Extracto seleccionado:
^^^^

Nicolás Maduro, un ex sindicalista
que proviene de las filas del Partido Socialista, fue el ungido. El Partido
Comunista de Venezuela acompaña todo el proceso con una posición crítica:
acompaña, es parte, defiende la construcción de este experimento, sin haberse
querido integrar plenamente al Partido Socialista Unido de Venezuela -el PSUV-,
el cual en realidad es más una maquinaria electoral que un verdadero partido
revolucionario organizado de la clase trabajadora.
Hoy día la revolución sigue en pie,
aunque muy atacada (¿débil?) en sus cimientos. Puede decirse que en Venezuela
hoy se libra una guerra. Pero para ser exactos, hoy por hoy se acrecienta una
guerra que, en realidad, se viene librando desde hace años.
Seamos claros: la guerra en cuestión
no es sólo la situación de ataque económico a la que se ve sometido el gobierno
de Nicolás Maduro en este momento puntual. La guerra está desde el momento
mismo en que Hugo Chávez puso en marcha un proceso en que se pretende tocar las
estructuras de la sociedad.
La actual “guerra económica” que
sufre el proceso bolivariano no es sino la profundización de una lucha eterna
que, siendo consecuentes con el análisis del materialismo histórico, ha
existido siempre en todos estos años de intento de transformación.
La guerra que vive la Revolución
Bolivariana, hasta ahora sin armas de fuego, no es muy distinta de la que
padeció durante 64 años Corea del Norte, durante 50 años Cuba, durante 60 años
Palestina, durante 38 años Irán. A pesar de amenazas, invasiones y una interminable
batería de artilugios -en muchos casos sí con armas de fuego- esos países
siguen ahí. ¿Se podrá decir lo mismo de Venezuela en el futuro? ¿Seguirá ahí?

^^^^

Sección de datos:
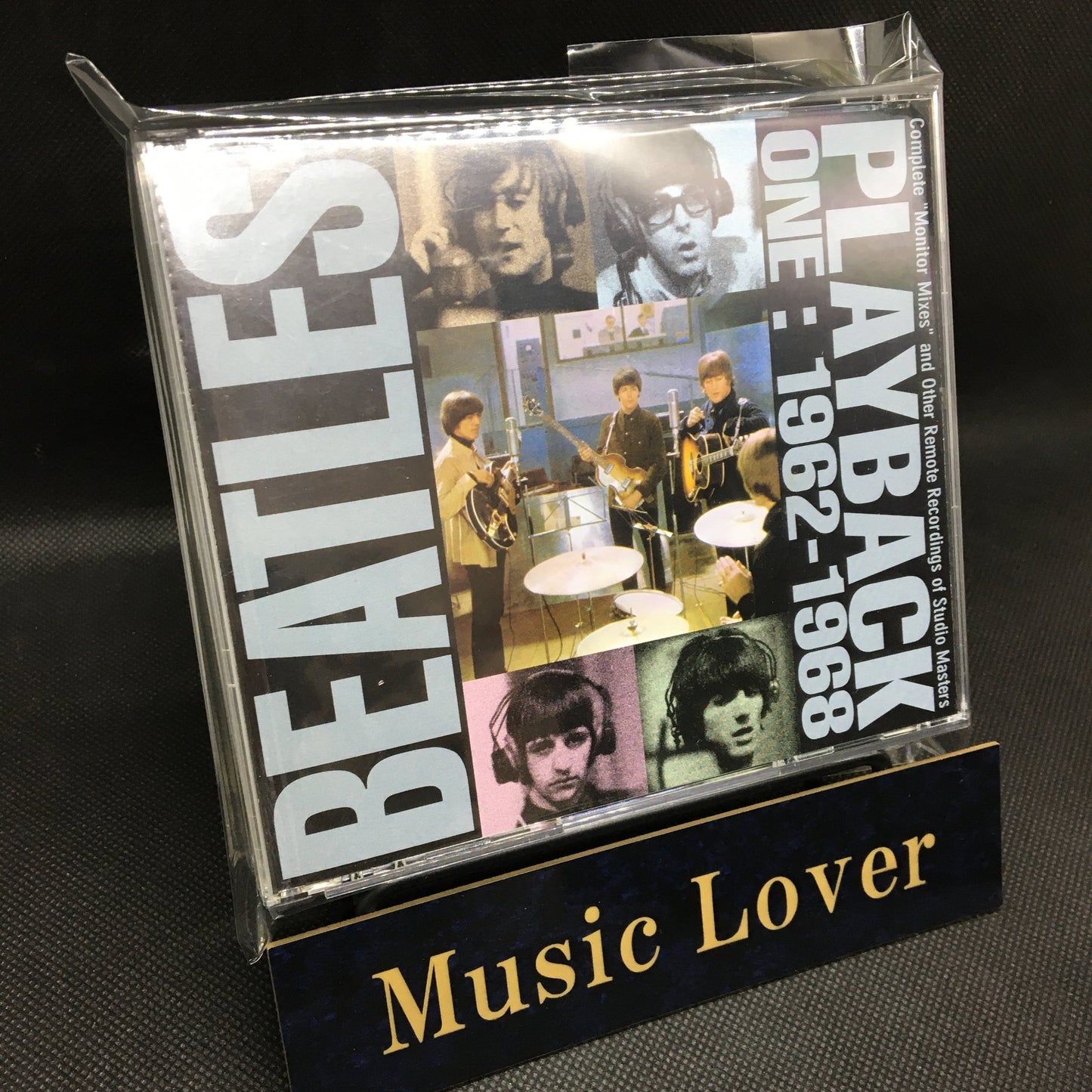 THE BEATLES / PLAYBACK ONE (4CD)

^^^^

Consigna 1: Reproduce literalmente el fragmento del extracto sobre Venezuela que va desde "Hoy día la revolución" hasta "desde hace años.".
Consigna 2: Enumera los países, aparte de Venezuela, que el extracto sobre Venezuela menciona como víctimas de una guerra parecida.
Consigna 3: Según el extracto sobre Venezuela, ¿qué es en realidad el PSUV?

Respuesta escrita 1:
Hoy día la revolución sigue en pie,
aunque muy atacada (¿débil?) en sus cimientos. Puede decirse que en Venezuela
hoy se libra una guerra. Pero para ser exactos, hoy por hoy se acrecienta una
guerra que, en realidad, se viene librando desde hace años.

Respuesta escrita 2: Corea del Norte, Cuba, Palestina, Irán

Respuesta escrita 3: Es más una maquinaria electoral que un verdadero partido revolucionario organizado de la clase trabajadora.